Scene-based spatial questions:
++++++++++
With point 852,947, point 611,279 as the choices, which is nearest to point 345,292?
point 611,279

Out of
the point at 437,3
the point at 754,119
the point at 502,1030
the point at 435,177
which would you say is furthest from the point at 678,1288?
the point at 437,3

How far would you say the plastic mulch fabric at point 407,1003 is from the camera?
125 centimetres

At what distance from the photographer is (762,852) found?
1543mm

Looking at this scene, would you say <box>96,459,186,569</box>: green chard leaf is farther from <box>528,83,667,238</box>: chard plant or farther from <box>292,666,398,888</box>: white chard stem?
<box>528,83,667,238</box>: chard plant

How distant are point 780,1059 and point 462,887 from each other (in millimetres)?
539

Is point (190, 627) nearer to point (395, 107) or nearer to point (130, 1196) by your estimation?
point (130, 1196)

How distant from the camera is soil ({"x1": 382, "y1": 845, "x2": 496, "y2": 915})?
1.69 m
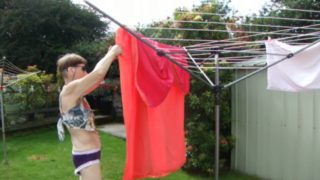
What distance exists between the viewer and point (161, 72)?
2787 millimetres

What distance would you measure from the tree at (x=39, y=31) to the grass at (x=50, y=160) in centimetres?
404

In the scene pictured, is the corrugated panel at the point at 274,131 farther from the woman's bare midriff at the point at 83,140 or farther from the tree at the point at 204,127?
the woman's bare midriff at the point at 83,140

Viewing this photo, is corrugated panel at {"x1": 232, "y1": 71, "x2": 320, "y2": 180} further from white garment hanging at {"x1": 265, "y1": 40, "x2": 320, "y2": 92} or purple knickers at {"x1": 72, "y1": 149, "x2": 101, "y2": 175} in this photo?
purple knickers at {"x1": 72, "y1": 149, "x2": 101, "y2": 175}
++++++++++
Exercise details:
Please arrange everything from the line containing "At what distance" down to the end of the listing as a two-column CSV with the headers text and answer, placing each answer beside the text it follows. Quote every field, turn any line breaks into spaces, and leave the pictures out.

Final answer:
text,answer
"At what distance from the photographer is (762,852) found?","1543mm"
"Looking at this scene, would you say <box>96,459,186,569</box>: green chard leaf is farther from <box>528,83,667,238</box>: chard plant or farther from <box>292,666,398,888</box>: white chard stem?","<box>528,83,667,238</box>: chard plant"
"How distant are point 780,1059 and point 462,887 from each other (in millimetres)?","539"
"Is point (190, 627) nearer to point (395, 107) or nearer to point (130, 1196) by your estimation?","point (130, 1196)"
"How distant from the camera is soil ({""x1"": 382, ""y1"": 845, ""x2"": 496, ""y2"": 915})?","1.69 m"
"What distance exists between the viewer and point (161, 72)?","2787 millimetres"
"What distance would you measure from the tree at (x=39, y=31) to the grass at (x=50, y=160) in centimetres?","404"
"In the scene pictured, is the corrugated panel at the point at 274,131 farther from the woman's bare midriff at the point at 83,140 or farther from the tree at the point at 204,127?","the woman's bare midriff at the point at 83,140"
"Viewing this photo, is corrugated panel at {""x1"": 232, ""y1"": 71, ""x2"": 320, ""y2"": 180} further from white garment hanging at {""x1"": 265, ""y1"": 40, ""x2"": 320, ""y2"": 92} or purple knickers at {""x1"": 72, ""y1"": 149, ""x2"": 101, ""y2"": 175} in this photo?","purple knickers at {""x1"": 72, ""y1"": 149, ""x2"": 101, ""y2"": 175}"